The strange and terrible Ford saga


Pop politics and the death of decency

Those two would probably be better as Mario characters anyway / kyle leitch

Those two would probably be better as Mario characters anyway / kyle leitch

As of this writing, it is Monday, Sep. 22. Advance polls in Toronto’s mayoral race have John Tory leading at 40 per cent, with Olivia Chow in second at 25 per cent. City Councilor Doug Ford is lagging behind with 23 per cent. Rob Ford is in the hospital with a malignant liposarcoma that’s spreading at an alarming rate. Optimistic doctors with promises of chemotherapy are suggesting that Ford will pull through. Cancer is difficult to beat for the healthiest of men. My outlook is not so positive. Rob Ford is dying. No more politics, no more public, no more fun.

Up until very recently, people treated Mayor Ford in much the same manner they would treat shit on the sole of their shoe. He was a stumbling, bumbling boob, constantly falling down, and making lewd and inappropriate comments about friends, coworkers, and family. And, that’s when he wasn’t getting high or drunk. People were so quick to demonize an addict, simply because he was a more public figure than any patron of a methadone clinic or needle exchange program.

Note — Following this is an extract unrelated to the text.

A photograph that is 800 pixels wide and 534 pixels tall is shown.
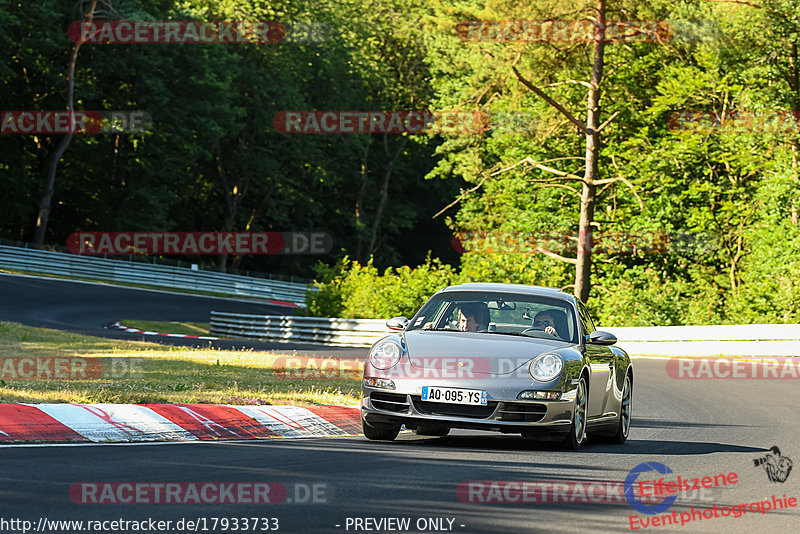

Sorry to be the contrarian again, but I might like to point out that Rob Ford was a phenomenal politician who managed, in that particular arena of scum and villainy, to keep nearly every election promise he made. He ran a lean political ship and somehow managed to keep taxation rates in the center of the known universe (according to those that live there) at an affordable and reasonable rate. This shining example of what politicians should be is about to shuffle off the mortal coil.

That’s right, I said shining example. Think of the political lineage that Rob Ford belongs to: John F. Kennedy, Pierre Eliot Trudeau, et cetera. These troubled figures weren’t asked to step down for their problematic personal lives. Rather, they were celebrated for their achievements. Their private lives became a part of the mythos, making these men more legendary than you or I. I anticipate that we are living in the shadow, now, of a very similar human being. Time will be kinder to Rob Ford than all of us have been or will ever be.

Think about this, now. Most of us can’t be bothered to vote in our own civic elections. But for one bright moment in our generation, we all cared. We all cared about the political and popular fate of a city that, like its mayor, seems far more legendary than reality. Doug Ford, unlike his brother, is seen as an unlikable bully. Ford Nation is praying to whatever demons that control the political landscape that the sympathy vote will be enough to keep a Ford in Toronto’s city hall. It will not. The Fords are not interchangeable, as much as they would like people to believe that they are.

Ford Nation is set up for a fall of Biblical proportions. For all the people who wished Rob Ford would just go away, so they could forge their own reputation as ambassadors of Hog Town and of Canada, you got your wish. The man who could have led us into a most entertaining era of public politics and prosperity is gone. I notice that the publications who would go for his jugular at every off-the-cuff remark, every news outlet that would refer to him sardonically as “ROFO,” even Gawker, who referred to him as “crack-smoking mayor Rob Ford” have been awfully quiet in the days following Rob Ford’s diagnoses. Addiction is a joke; cancer is not.

I look now at my “Rob Ford for Prime Minister” shirt not with bemusement, but with a sense of sad irony. Most of us fed at the trough of Rob Ford’s Chris Farley-esq exploits, and for that, we owe him thanks. For everything else, we owe him an apology. This was mine.